Some animal studies have also not yielded supporting results. Some in mice, for example, found that antioxidants can drive the progression of lung cancer. But this had been the only type of cancer in which such a relationship had been investigated, so researchers decided to see whether antioxidants have the potential to alter progression of other types.
For the present study, the team from the University of Gothenburg in Sweden focused on melanoma, or skin cancer. They started off with a mouse model of this cancer, which spontaneously develops tumors that resemble those in human patients. After spiking their water with the antioxidant N-acetylcysteine, a widely used antioxidant, the team observed that the number of metastases – tumors that have spread from the primary site – in the lymph nodes was double that of control mice. The number and size of primary tumors, however, seemed to be unaffected.

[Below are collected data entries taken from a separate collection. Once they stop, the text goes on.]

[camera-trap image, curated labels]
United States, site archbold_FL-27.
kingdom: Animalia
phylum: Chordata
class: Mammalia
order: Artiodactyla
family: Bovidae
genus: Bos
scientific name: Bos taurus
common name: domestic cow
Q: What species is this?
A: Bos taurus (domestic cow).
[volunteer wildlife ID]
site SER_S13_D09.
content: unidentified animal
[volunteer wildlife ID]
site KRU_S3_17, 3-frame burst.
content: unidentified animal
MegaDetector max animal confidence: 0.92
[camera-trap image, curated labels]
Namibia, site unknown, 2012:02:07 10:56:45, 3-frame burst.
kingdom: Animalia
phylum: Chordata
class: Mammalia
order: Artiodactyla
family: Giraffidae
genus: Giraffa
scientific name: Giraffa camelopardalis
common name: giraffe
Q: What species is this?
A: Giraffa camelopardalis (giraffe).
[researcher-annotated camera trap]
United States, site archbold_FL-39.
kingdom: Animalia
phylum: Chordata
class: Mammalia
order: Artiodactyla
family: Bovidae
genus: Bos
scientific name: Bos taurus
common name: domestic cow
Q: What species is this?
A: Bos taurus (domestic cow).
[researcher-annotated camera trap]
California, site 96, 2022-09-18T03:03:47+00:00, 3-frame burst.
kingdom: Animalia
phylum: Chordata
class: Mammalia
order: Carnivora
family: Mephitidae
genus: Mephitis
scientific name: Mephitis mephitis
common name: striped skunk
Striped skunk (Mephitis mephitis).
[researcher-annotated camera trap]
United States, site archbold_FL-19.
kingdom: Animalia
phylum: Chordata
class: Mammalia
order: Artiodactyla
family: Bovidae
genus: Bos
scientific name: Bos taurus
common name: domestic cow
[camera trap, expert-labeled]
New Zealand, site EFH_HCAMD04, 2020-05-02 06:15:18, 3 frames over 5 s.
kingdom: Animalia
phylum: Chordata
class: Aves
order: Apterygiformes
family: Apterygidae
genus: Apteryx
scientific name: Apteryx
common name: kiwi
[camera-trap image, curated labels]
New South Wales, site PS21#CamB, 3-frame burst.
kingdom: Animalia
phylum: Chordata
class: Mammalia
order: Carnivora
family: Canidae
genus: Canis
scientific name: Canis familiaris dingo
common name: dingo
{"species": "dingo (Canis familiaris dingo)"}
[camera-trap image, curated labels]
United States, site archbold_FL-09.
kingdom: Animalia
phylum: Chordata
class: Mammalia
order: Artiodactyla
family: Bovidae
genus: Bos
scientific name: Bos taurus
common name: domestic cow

Next, they used human skin cancer cells in a dish and exposed them to N-acetylcysteine again, as well as a similar antioxidant to vitamin E. Supporting the previous findings, they found that the cells did not increase in number, but that their migratory and invasive properties were enhanced. Examining this relationship further, the scientists found that the antioxidants seemed to be activating a protein that helps regulate the cell’s structural scaffold, called RHOA. And when they blocked this molecule, the researchers no longer observed an increase in invasiveness in the presence of the antioxidants. These findings have been published in Science Translational Medicine.
The study is certainly interesting, but by no means do these findings necessarily apply to other yet uninvestigated cancers, or perhaps even what happens in the human body. Still, evidence that antioxidant supplements may not match the hype is mounting.